Barbaro, Smarty Jones and Ruffian: The People's Horses
- Author: Linda Hanna
- Language: English
- Genre: Non-fiction
- Publication date: 2008
- ISBN: 978-09705804-5-0

= Barbaro, Smarty Jones & Ruffian =

2008 book by Linda Hanna

Barbaro, Smarty Jones and Ruffian: The People's Horses (ISBN 978-09705804-5-0) is a 2008 book written by Linda Hanna about thoroughbred racing.

==Summary==
Through the lives of Barbaro, Smarty Jones, and Ruffian, Hanna shares aspects of the sport and personal information gathered from her research. Using interviews with owners, trainers, jockeys, equine veterinarians, pedigree specialists, and racing officials, she provides information regarding the subjects.

Speaking from the perspective of a “fan,” Hanna educates her audience in the nuances of breeding, training and racing. She describes the “new Golden Age of Horseracing” of the 1970s, as well as how Ruffian makes her dramatic debut at Belmont Park and smashes track records during their short career. Insights from her trainer, Frank Y. Whiteley, Jr., shed new light on her breakdown during The Great Match Race of 1975.
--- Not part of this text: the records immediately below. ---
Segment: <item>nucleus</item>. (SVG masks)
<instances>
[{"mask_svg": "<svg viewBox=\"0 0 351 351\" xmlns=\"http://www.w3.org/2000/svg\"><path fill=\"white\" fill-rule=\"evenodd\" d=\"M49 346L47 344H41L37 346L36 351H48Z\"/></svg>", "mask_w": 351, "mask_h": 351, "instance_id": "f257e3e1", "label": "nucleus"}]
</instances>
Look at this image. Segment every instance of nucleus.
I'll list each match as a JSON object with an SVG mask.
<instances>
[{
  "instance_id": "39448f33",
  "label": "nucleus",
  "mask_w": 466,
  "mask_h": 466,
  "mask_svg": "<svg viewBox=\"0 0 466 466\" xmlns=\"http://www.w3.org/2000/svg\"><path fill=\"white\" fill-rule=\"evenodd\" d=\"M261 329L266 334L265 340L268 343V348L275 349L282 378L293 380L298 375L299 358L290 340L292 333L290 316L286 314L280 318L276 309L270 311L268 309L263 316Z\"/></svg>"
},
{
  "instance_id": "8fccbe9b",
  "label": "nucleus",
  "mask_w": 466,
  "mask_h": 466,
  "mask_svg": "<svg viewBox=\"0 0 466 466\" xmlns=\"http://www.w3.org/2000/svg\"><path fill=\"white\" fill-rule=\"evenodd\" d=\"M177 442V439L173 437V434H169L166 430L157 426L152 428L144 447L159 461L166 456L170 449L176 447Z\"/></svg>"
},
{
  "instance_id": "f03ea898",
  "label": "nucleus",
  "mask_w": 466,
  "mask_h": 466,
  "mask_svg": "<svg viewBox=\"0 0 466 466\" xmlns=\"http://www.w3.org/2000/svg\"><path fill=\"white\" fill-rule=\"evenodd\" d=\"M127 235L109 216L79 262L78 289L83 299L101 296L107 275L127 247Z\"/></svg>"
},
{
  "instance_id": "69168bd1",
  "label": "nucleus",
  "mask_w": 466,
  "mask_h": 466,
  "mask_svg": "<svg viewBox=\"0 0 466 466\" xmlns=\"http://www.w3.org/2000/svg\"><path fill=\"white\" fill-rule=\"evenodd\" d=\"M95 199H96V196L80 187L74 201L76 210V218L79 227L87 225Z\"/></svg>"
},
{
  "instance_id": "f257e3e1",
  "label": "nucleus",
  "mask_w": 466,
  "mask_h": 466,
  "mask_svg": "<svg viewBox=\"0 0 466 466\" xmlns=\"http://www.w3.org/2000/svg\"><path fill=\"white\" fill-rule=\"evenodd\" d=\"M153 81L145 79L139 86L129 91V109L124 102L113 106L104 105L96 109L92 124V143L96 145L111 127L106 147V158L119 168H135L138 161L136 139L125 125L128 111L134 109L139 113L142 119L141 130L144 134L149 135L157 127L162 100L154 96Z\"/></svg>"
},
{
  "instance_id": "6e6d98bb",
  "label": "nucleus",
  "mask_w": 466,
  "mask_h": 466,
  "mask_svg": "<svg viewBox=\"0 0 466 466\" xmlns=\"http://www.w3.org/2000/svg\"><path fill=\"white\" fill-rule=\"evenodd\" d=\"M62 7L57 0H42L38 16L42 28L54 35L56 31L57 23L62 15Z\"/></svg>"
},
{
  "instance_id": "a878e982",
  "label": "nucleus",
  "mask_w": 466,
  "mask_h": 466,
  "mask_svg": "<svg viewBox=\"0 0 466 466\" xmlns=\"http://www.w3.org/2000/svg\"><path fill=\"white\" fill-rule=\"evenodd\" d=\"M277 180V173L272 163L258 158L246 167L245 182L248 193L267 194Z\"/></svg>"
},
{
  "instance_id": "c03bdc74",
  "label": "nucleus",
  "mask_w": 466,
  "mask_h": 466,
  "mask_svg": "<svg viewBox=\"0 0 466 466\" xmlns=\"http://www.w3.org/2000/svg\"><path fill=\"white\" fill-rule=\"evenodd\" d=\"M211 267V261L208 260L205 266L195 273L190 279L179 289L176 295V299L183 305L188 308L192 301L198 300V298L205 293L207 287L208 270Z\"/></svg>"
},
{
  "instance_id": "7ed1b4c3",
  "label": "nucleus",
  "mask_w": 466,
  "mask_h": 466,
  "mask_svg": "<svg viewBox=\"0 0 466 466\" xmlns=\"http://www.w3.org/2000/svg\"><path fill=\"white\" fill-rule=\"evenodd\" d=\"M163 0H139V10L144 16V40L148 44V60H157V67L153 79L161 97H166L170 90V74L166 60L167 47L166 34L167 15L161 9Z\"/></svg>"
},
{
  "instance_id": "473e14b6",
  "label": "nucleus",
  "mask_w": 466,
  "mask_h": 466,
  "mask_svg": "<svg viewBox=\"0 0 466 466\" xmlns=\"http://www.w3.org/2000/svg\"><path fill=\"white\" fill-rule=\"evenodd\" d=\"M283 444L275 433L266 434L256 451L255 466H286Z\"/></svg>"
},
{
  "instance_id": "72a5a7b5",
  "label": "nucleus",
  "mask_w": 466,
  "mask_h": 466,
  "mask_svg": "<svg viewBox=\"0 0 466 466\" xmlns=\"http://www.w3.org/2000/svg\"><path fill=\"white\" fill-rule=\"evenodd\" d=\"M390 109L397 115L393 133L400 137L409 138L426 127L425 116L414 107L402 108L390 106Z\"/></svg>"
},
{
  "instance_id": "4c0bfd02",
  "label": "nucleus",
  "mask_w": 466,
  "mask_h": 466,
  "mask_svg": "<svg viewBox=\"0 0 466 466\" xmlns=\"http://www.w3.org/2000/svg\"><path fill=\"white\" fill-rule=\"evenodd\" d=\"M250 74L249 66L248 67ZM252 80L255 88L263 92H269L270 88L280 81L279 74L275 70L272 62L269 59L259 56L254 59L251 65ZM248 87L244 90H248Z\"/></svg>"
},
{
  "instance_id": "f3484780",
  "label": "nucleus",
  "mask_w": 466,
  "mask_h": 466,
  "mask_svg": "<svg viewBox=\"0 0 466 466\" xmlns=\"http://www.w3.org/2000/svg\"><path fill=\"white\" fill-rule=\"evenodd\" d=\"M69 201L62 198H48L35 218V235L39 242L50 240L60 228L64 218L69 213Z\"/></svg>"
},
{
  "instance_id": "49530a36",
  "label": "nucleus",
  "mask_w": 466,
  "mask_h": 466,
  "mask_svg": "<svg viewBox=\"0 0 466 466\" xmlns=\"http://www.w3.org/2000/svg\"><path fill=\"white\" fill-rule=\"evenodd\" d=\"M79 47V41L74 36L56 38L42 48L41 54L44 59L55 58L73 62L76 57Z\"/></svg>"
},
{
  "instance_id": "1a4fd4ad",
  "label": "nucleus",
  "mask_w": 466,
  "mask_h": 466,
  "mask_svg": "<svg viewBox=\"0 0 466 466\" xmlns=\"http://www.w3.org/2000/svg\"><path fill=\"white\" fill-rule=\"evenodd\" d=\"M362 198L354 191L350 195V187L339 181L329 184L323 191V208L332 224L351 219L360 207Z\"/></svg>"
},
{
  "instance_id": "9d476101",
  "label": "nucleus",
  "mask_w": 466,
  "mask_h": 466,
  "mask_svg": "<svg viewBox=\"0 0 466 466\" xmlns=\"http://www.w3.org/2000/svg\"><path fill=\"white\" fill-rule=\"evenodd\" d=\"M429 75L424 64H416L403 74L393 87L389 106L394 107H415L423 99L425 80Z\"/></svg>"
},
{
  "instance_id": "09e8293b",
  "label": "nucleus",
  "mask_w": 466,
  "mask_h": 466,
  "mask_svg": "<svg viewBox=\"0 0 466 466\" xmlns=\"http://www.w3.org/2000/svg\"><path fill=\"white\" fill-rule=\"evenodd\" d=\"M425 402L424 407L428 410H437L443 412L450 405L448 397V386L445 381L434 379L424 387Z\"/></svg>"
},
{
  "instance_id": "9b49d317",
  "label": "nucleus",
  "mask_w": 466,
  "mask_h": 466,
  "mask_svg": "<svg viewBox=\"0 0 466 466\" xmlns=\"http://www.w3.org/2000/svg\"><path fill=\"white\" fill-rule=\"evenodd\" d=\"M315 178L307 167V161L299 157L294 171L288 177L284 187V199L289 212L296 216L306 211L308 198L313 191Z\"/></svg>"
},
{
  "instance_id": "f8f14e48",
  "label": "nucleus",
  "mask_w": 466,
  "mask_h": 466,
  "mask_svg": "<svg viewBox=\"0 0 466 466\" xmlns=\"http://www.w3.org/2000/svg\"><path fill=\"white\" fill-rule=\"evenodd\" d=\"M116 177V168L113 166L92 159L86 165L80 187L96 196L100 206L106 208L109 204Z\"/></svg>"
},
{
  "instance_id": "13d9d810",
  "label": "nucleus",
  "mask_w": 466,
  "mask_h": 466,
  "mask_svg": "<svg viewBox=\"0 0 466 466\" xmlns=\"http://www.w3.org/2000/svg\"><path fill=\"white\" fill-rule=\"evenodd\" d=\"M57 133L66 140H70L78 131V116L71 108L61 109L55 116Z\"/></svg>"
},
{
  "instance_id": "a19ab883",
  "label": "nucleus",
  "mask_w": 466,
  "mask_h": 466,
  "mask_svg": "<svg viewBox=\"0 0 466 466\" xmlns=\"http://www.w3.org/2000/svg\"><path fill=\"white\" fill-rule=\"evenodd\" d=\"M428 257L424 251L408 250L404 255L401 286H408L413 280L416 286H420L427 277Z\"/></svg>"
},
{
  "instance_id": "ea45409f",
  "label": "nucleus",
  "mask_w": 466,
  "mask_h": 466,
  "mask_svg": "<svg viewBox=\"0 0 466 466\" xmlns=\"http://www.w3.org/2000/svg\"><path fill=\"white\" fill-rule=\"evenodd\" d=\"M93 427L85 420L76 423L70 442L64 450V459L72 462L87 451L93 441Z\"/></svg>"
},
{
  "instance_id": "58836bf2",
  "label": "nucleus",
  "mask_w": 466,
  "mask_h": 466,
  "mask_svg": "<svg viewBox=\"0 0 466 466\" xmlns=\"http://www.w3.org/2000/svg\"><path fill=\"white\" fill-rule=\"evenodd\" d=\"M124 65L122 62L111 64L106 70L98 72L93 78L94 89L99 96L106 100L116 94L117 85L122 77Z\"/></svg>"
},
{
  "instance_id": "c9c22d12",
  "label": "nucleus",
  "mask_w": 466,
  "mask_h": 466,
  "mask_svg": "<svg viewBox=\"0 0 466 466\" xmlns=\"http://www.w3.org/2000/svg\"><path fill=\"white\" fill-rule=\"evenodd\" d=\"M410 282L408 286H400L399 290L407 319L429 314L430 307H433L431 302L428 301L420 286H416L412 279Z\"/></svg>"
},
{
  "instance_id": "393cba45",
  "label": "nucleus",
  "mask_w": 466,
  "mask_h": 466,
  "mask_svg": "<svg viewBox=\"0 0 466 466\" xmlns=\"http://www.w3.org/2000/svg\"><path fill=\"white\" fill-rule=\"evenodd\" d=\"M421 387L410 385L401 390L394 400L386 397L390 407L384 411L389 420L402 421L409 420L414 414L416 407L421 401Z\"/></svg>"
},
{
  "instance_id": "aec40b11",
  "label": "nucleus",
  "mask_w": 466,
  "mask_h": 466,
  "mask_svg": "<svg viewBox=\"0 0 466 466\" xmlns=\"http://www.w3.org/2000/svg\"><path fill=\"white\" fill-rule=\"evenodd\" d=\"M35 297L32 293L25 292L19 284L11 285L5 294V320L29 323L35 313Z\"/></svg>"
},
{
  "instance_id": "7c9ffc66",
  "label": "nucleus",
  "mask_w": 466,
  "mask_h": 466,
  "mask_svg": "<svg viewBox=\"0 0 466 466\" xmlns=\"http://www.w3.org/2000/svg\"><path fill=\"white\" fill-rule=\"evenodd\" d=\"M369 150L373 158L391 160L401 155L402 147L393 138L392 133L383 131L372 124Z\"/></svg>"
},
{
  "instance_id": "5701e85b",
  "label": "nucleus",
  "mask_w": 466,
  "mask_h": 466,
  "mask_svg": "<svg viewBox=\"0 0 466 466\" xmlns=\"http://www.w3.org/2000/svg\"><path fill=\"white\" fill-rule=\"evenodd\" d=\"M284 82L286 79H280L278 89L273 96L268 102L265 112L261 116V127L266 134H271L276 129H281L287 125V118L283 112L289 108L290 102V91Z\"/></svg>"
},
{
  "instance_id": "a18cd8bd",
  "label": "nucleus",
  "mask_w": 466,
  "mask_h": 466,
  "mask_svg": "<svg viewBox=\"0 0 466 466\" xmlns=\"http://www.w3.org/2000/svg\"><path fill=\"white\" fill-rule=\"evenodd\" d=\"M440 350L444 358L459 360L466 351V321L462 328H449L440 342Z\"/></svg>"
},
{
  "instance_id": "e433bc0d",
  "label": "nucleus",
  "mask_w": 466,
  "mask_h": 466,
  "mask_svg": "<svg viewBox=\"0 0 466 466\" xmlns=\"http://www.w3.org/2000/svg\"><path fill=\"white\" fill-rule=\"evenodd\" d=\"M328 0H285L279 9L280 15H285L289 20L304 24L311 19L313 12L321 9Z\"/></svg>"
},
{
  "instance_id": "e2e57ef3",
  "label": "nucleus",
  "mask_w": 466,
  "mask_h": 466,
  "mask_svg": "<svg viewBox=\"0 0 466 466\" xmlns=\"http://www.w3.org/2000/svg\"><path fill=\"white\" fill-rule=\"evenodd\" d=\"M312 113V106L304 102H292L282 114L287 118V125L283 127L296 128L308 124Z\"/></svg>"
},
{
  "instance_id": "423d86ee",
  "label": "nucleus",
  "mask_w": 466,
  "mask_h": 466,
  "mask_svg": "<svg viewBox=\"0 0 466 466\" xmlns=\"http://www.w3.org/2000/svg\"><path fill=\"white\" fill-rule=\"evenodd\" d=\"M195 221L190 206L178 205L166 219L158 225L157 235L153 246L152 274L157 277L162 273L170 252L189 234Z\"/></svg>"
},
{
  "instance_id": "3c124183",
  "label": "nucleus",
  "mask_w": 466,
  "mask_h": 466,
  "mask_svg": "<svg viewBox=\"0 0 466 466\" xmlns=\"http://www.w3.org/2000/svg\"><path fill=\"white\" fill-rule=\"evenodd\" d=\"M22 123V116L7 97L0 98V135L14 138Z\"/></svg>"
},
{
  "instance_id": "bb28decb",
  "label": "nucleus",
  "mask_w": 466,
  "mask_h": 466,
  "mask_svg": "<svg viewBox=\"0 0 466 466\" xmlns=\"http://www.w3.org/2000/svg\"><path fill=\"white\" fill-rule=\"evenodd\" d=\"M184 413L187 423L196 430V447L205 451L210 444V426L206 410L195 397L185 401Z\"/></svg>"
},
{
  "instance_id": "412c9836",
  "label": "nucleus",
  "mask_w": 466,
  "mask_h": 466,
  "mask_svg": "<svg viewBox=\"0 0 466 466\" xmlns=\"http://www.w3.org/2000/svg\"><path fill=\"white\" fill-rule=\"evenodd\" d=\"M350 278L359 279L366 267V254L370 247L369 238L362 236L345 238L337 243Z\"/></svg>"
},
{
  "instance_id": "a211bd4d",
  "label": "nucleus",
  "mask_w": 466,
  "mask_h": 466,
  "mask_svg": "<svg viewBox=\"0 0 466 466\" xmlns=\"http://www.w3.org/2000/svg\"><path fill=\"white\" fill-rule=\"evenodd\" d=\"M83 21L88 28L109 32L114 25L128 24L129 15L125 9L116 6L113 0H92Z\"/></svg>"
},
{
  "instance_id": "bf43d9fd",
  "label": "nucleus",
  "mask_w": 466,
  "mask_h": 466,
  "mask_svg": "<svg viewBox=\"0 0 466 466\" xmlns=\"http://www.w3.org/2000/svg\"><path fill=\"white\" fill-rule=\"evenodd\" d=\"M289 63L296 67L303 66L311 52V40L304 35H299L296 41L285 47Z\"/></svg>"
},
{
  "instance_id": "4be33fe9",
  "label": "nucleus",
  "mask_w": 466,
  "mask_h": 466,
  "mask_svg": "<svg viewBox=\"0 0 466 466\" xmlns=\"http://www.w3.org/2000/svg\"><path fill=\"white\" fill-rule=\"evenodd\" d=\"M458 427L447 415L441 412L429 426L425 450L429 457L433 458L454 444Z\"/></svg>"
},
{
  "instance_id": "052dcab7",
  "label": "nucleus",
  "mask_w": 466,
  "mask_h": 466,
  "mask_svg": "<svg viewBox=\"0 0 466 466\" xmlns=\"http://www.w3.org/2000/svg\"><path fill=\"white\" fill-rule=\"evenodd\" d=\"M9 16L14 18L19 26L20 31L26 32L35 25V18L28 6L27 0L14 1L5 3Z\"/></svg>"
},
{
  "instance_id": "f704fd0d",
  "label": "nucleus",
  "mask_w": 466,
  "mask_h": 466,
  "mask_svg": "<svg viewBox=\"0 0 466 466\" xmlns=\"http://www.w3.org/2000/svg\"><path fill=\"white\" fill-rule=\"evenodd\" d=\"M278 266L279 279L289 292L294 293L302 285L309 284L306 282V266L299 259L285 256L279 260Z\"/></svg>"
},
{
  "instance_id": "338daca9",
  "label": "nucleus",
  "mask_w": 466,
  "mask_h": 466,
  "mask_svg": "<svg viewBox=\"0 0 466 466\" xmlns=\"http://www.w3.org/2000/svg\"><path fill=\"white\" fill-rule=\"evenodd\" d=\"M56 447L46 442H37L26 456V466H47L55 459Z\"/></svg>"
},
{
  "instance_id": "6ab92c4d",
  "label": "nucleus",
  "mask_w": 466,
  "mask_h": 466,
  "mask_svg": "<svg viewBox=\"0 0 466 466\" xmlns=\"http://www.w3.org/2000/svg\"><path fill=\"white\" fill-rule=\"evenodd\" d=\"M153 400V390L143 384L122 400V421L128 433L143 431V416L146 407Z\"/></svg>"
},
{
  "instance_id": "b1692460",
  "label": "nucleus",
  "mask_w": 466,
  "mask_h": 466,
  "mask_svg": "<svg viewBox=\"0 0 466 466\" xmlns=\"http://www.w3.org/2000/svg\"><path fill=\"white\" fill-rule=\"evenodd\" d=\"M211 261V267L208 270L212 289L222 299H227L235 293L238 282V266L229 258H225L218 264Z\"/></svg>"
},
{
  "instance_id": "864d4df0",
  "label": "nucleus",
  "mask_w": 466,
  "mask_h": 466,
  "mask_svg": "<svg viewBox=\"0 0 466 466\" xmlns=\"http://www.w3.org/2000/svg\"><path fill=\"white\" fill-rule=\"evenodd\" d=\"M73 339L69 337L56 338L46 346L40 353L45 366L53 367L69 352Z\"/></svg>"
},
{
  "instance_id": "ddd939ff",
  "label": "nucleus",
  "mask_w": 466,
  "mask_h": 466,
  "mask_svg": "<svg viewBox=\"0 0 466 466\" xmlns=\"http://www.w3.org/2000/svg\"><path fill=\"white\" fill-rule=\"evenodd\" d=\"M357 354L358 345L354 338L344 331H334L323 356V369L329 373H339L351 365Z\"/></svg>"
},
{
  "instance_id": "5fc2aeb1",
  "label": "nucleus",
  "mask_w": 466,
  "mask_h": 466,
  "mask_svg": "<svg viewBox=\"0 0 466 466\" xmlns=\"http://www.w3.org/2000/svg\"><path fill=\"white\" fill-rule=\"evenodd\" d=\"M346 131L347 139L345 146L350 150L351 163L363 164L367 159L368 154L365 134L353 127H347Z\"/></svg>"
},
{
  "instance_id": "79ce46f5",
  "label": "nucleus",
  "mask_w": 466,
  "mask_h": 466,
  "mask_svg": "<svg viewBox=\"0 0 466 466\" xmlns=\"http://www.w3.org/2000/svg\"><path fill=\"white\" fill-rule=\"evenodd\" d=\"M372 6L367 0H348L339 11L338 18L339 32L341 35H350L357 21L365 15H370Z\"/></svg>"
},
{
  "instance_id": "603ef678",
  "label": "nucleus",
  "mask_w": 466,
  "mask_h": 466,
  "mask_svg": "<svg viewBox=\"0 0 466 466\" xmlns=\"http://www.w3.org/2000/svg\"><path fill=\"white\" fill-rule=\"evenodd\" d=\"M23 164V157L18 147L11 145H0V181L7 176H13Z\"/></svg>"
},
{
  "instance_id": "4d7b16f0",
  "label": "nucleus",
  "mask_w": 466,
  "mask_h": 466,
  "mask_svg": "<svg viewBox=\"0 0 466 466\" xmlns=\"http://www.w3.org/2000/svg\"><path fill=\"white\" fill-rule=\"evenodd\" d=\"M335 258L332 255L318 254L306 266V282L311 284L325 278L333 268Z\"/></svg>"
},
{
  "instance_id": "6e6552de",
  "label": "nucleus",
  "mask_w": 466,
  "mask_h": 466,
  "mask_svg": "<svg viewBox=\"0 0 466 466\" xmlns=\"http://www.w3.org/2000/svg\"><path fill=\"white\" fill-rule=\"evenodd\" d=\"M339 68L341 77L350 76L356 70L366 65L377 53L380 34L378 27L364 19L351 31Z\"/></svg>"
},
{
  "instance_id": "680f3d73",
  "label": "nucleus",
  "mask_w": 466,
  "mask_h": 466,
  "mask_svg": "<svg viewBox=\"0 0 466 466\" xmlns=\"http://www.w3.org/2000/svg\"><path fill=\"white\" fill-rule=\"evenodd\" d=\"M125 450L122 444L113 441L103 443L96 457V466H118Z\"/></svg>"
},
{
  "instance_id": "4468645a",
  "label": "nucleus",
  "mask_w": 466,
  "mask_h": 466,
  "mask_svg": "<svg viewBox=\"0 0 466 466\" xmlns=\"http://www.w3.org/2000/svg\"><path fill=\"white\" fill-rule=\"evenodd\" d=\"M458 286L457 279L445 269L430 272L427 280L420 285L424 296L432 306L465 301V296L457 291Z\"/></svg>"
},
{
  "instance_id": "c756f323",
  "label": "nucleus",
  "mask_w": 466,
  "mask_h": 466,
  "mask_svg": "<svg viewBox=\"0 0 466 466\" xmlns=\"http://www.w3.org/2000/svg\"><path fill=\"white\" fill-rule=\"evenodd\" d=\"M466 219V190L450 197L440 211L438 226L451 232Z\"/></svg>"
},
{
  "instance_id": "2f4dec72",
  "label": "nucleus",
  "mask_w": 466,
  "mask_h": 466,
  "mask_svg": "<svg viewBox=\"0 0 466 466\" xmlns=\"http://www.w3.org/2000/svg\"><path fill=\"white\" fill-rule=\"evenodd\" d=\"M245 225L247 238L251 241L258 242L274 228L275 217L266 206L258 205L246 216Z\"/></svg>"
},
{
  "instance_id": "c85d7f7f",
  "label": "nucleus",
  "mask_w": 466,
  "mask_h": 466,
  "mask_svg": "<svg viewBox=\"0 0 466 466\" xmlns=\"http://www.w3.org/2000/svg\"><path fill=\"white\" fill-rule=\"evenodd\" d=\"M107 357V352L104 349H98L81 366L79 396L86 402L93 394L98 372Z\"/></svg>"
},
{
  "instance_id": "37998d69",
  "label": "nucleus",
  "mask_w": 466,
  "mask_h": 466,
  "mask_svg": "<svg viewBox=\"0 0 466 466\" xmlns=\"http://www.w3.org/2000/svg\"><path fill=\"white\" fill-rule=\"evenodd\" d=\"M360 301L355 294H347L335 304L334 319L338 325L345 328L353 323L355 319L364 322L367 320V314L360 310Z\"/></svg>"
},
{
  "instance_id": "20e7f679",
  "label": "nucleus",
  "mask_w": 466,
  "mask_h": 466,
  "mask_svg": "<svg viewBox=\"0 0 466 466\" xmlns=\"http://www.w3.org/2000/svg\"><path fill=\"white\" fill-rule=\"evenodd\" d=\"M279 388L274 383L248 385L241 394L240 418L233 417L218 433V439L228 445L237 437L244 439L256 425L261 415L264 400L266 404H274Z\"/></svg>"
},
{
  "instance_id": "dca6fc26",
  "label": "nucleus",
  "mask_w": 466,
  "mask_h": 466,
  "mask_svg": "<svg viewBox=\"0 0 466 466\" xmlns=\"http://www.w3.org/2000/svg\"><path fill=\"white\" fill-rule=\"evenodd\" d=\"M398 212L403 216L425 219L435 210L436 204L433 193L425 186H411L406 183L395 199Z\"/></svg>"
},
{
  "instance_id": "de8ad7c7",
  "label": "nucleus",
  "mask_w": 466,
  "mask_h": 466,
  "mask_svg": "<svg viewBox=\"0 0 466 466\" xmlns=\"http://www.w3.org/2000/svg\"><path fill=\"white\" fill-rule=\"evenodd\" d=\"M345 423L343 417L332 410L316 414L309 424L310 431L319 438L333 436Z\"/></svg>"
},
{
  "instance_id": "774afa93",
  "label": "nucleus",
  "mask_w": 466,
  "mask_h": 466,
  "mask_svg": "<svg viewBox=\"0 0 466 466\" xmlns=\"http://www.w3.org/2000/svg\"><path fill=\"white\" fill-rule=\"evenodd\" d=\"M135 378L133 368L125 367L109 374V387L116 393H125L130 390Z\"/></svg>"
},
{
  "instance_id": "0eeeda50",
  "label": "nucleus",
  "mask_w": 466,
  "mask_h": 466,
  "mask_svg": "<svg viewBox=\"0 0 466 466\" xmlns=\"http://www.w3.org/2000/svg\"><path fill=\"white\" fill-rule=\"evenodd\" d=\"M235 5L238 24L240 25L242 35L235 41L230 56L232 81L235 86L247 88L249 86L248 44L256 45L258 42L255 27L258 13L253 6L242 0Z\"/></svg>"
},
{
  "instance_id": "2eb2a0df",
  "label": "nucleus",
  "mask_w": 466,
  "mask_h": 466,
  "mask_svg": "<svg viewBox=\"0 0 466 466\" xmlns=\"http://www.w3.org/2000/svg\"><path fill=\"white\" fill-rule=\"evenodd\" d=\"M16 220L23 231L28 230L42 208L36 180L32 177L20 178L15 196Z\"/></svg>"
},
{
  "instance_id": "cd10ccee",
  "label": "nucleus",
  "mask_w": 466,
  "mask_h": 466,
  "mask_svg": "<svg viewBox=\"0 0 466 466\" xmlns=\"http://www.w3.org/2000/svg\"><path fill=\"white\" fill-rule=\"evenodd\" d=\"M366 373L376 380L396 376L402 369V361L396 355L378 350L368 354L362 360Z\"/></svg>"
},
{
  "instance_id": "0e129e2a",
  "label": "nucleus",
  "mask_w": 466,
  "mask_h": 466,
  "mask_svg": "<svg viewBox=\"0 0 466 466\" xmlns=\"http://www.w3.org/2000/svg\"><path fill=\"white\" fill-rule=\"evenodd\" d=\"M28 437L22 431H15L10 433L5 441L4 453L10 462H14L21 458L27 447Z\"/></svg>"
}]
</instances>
As Smarty Jones captivated America with his Triple Crown bid in 2004, Hanna weaves readers into the history of horseracing in his home state of Pennsylvania and the positive reverberations there caused by the “Smarty Effect.” All aspects of Smarty Jones' brief career are presented in great detail with new revelations concerning his much-criticized retirement in August 2004. In an introduction to the book written by Smarty's owner, Patricia L. Chapman, readers are reminded of all aspects of the sport-positive and negative. Both Chapman and Hanna speak to the need for greater rescue efforts for needy horses and to the call for greater responsibility for all within the sport. As a designated charity for a portion of the book's proceeds, Hanna directs her readers to The Kentucky Equine Humane Center in a Preface by Staci Hancock who outlines the center's efforts in horse rescue and placement.

The book describes the public response to Barbaro's injury during the 2006 Preakness Stakes, including veterinary treatment at the New Bolton Center and the media attention that followed. It also notes that, after Barbaro's death in January 2007, supporters became involved in initiatives associated with his legacy.

In the last chapter of the book named “Legacy”, Hanna discusses various issues related to horses such as injuries of horses, analysis of pedigrees, opposition against slaughter of horses, rescue operations, work of Fans of Barbaro group, and the influence of the three horses. In the end of the chapter comes an article by Pennsylvania’s governor, Edward G. Rendell, about careers and reception of Barbaro, Smarty Jones, and Ruffian.